We can't predict whether natural gas prices will hold up, but we can report that witness comments at Wednesday's congressional hearing suggested demand would likely remain brisk. Rich Wells, vice president for energy at Dow Chemical (nyse: DOW - news - people ), told representatives that the spike in natural gas had led to a quadrupling since 2002 of his company's energy and feedstock costs (natural gas is used to make 3,000 of Dow's products) to a projected $32 billion in 2008.

"We are concerned that adding new uses to natural gas, such as in transportation, will create new and relatively inelastic demand that we cannot meet without high prices," he warned.

A fellow panelist gave reason for Wells to worry. John German, manager for environmental and energy analysis at Honda Motor (nyse: HMC - news - people ), described his company's pioneering development of natural gas passenger vehicles and how that development might bloom. With Plug Power (nasdaq: PLUG - news - people ), he mentioned, Honda is testing a home fueling unit that can generate hydrogen from natural gas, an important step in development of hydrogen fuel cell vehicles.

Another spur for demand could be the global warming issue, namely the adoption of a cap-and-trade regime to contain carbon emissions. "There will be a huge incentive for utilities that generate electricity from coal to convert to natural gas," said ranking Republican member James Sensenbrenner of Wisconsin. "That's going to increase the demand for natural gas and put pressure on prices."

Nonetheless, McClendon likes what he sees on the supply side.

"I think there will be plenty of supply to meet the demand from our and all the other industries," he told Forbes.com in an interview. There are more than 22 shale basins in 20 states, he says, and with recent improvements in drilling technology, those basins are more accessible than ever.

According to the Navigant/ACSF study, natural gas production from unconventional sources, such as shale, has increased nearly 65% within the last decade. McClendon says the Haynesville shale formation in Louisiana and Texas holds serious potential.

And what about price volatility due to hurricanes and other factors? McClendon says the days of being concerned that hurricanes will damage the infrastructure for natural gas are "pretty much over." In 2005, when Hurricane Katrina caused a spike in natural gas prices, about 25% of U.S. natural gas was produced offshore, McClendon says. Today, it's about 15%.

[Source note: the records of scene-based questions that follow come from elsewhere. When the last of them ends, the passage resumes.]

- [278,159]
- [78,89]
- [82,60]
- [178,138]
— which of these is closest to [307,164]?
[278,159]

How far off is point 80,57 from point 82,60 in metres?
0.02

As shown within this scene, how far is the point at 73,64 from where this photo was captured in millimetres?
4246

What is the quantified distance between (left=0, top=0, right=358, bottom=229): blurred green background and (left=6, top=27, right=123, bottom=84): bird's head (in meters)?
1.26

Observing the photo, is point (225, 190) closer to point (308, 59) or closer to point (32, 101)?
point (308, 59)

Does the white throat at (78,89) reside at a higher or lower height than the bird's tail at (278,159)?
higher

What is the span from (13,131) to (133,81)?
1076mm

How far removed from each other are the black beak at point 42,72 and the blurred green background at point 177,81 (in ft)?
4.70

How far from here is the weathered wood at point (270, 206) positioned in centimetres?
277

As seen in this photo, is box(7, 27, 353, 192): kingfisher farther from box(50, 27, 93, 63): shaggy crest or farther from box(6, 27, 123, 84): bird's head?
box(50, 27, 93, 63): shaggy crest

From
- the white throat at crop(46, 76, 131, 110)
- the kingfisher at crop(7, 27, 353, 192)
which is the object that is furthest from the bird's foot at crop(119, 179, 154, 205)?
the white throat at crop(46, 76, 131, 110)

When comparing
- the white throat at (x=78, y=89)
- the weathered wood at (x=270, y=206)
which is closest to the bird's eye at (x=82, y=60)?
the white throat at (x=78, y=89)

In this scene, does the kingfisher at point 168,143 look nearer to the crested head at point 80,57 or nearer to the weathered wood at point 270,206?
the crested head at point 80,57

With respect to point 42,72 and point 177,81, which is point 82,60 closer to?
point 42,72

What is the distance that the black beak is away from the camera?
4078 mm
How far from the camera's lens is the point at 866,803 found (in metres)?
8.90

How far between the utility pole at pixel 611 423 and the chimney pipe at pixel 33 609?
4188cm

If you like the supply-demand profile--and the Beltway goodwill--consider the natural gas stocks in the accompanying table. We started with a universe of 389 natural gas producers listed on U.S. exchanges. We narrowed that group with a few requirements: market values and trailing-twelve-month revenues greater than $100, as well as positive net income and excess cash flow (cash from operations minus capital expenditures and dividends paid) in positive territory. We also tossed companies where long-term debt exceeded 50% of total capital.

This bunch trades, on average, at just eight times analyst forecasts on per-share profits for the coming year. Looking out over the next three to five years; analysts expect profits to increase at an average of 15% annualized.